Con la guerra del Chaco se fue una generación entera. Quedaron sus viudas y huérfanos para recordarnos que sin ellos seríamos un pueblo cualquiera, un pueblo sin alma. Gracias a ellos somos, por fortuna, un pueblo con ayaju y memoria.
Al número 122 del barrio de Pampahasi en La Paz se llega serpenteando calles que trepan y trepan como si el destino fuese el cielo mismo. –Esquina, maestrito, voy a bajar.
Y en cierto sentido aquella es la antesala de ese otro mundo al que los habitantes de la casa número 122 de Pampahasi esperan llegar pronto. –Uhhh…¡mañana mismo!, dice don Juan, el más ilustre de todos aquellos huéspedes ilustres. Pero a pesar de aquella confesión que hacen todos incluso deseando que la muerte los lleve mañana mismo, en el fondo de sus ojos sus lágrimas delatan que no, que no quieren partir de este mundo así nomás, sin un perro que les ladre, pues para penas ya tuvieron la orfandad.
La llaman La casa de las awichas (abuelas) y allí viven entre 15 y 20 ancianos –entran y salen o, finalmente, se van al cielo-. Puerta de metal negra, el número 122 marcado en un cartón, varios cuartitos diminutos repartidos en dos pisos alrededor de un pequeño patio angosto que en la planta baja tiene una pequeña sala de reuniones. A un costado, mínima y precaria, está la cocina.
Estoy de visita y aquí toda visita es bienvenida simplemente porque rompe la rutina. Vine pensando en contar cómo viven los awichos (abuelos) en un país supuestamente joven, pero cuya población adulta, según estiman los que saben, está creciendo más que la población total, de modo que dentro de 30 años en Bolivia seremos tres millones de viejos. Claro que encuentro lo que busco pero descubro mucho más. Descubro a los hijos de la guerra del Chaco.

--------------------

TRABAJO PENDIENTE:
1. Según el texto sobre la casa de las awichas, ¿cuántos ancianos viven en ella?
2. En el texto sobre la casa de las awichas, ¿por qué se calcula que dentro de 30 años Bolivia tendrá tres millones de viejos?

INFORMACIÓN REGISTRADA:
--------------------

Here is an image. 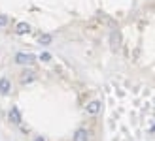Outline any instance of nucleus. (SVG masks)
I'll return each mask as SVG.
<instances>
[{
    "mask_svg": "<svg viewBox=\"0 0 155 141\" xmlns=\"http://www.w3.org/2000/svg\"><path fill=\"white\" fill-rule=\"evenodd\" d=\"M28 32H30V25H28V23H17V25H15V34L23 36V34H28Z\"/></svg>",
    "mask_w": 155,
    "mask_h": 141,
    "instance_id": "nucleus-5",
    "label": "nucleus"
},
{
    "mask_svg": "<svg viewBox=\"0 0 155 141\" xmlns=\"http://www.w3.org/2000/svg\"><path fill=\"white\" fill-rule=\"evenodd\" d=\"M119 45H121V32L119 30H114L112 32V47L114 49H119Z\"/></svg>",
    "mask_w": 155,
    "mask_h": 141,
    "instance_id": "nucleus-7",
    "label": "nucleus"
},
{
    "mask_svg": "<svg viewBox=\"0 0 155 141\" xmlns=\"http://www.w3.org/2000/svg\"><path fill=\"white\" fill-rule=\"evenodd\" d=\"M98 111H100V102H98V100L87 104V113H89V115H97Z\"/></svg>",
    "mask_w": 155,
    "mask_h": 141,
    "instance_id": "nucleus-8",
    "label": "nucleus"
},
{
    "mask_svg": "<svg viewBox=\"0 0 155 141\" xmlns=\"http://www.w3.org/2000/svg\"><path fill=\"white\" fill-rule=\"evenodd\" d=\"M40 60H42V62H49V60H51V55H49V53H42V55H40Z\"/></svg>",
    "mask_w": 155,
    "mask_h": 141,
    "instance_id": "nucleus-10",
    "label": "nucleus"
},
{
    "mask_svg": "<svg viewBox=\"0 0 155 141\" xmlns=\"http://www.w3.org/2000/svg\"><path fill=\"white\" fill-rule=\"evenodd\" d=\"M34 141H45V139H44V137H36Z\"/></svg>",
    "mask_w": 155,
    "mask_h": 141,
    "instance_id": "nucleus-12",
    "label": "nucleus"
},
{
    "mask_svg": "<svg viewBox=\"0 0 155 141\" xmlns=\"http://www.w3.org/2000/svg\"><path fill=\"white\" fill-rule=\"evenodd\" d=\"M51 40H53L51 34H42L40 38H38V43H42V45H49V43H51Z\"/></svg>",
    "mask_w": 155,
    "mask_h": 141,
    "instance_id": "nucleus-9",
    "label": "nucleus"
},
{
    "mask_svg": "<svg viewBox=\"0 0 155 141\" xmlns=\"http://www.w3.org/2000/svg\"><path fill=\"white\" fill-rule=\"evenodd\" d=\"M10 90H12L10 79H8V77H2V79H0V94H10Z\"/></svg>",
    "mask_w": 155,
    "mask_h": 141,
    "instance_id": "nucleus-6",
    "label": "nucleus"
},
{
    "mask_svg": "<svg viewBox=\"0 0 155 141\" xmlns=\"http://www.w3.org/2000/svg\"><path fill=\"white\" fill-rule=\"evenodd\" d=\"M8 117H10V121H12L13 124H21V113H19L17 107H12L10 113H8Z\"/></svg>",
    "mask_w": 155,
    "mask_h": 141,
    "instance_id": "nucleus-4",
    "label": "nucleus"
},
{
    "mask_svg": "<svg viewBox=\"0 0 155 141\" xmlns=\"http://www.w3.org/2000/svg\"><path fill=\"white\" fill-rule=\"evenodd\" d=\"M72 141H89V132L85 128H78L74 132V139Z\"/></svg>",
    "mask_w": 155,
    "mask_h": 141,
    "instance_id": "nucleus-3",
    "label": "nucleus"
},
{
    "mask_svg": "<svg viewBox=\"0 0 155 141\" xmlns=\"http://www.w3.org/2000/svg\"><path fill=\"white\" fill-rule=\"evenodd\" d=\"M36 79V72H34V70H23V72H21V83L23 85H28V83H32Z\"/></svg>",
    "mask_w": 155,
    "mask_h": 141,
    "instance_id": "nucleus-2",
    "label": "nucleus"
},
{
    "mask_svg": "<svg viewBox=\"0 0 155 141\" xmlns=\"http://www.w3.org/2000/svg\"><path fill=\"white\" fill-rule=\"evenodd\" d=\"M15 62L21 66H30L36 62V55H30V53H17L15 55Z\"/></svg>",
    "mask_w": 155,
    "mask_h": 141,
    "instance_id": "nucleus-1",
    "label": "nucleus"
},
{
    "mask_svg": "<svg viewBox=\"0 0 155 141\" xmlns=\"http://www.w3.org/2000/svg\"><path fill=\"white\" fill-rule=\"evenodd\" d=\"M8 21H10V19H8L6 15H0V27H6V25H8Z\"/></svg>",
    "mask_w": 155,
    "mask_h": 141,
    "instance_id": "nucleus-11",
    "label": "nucleus"
}]
</instances>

--------------------

RESULTADOS POR TAREA:
1. Viven entre 15 y 20 ancianos.

2. Porque, según estiman los que saben, la población adulta del país está creciendo más que la población total.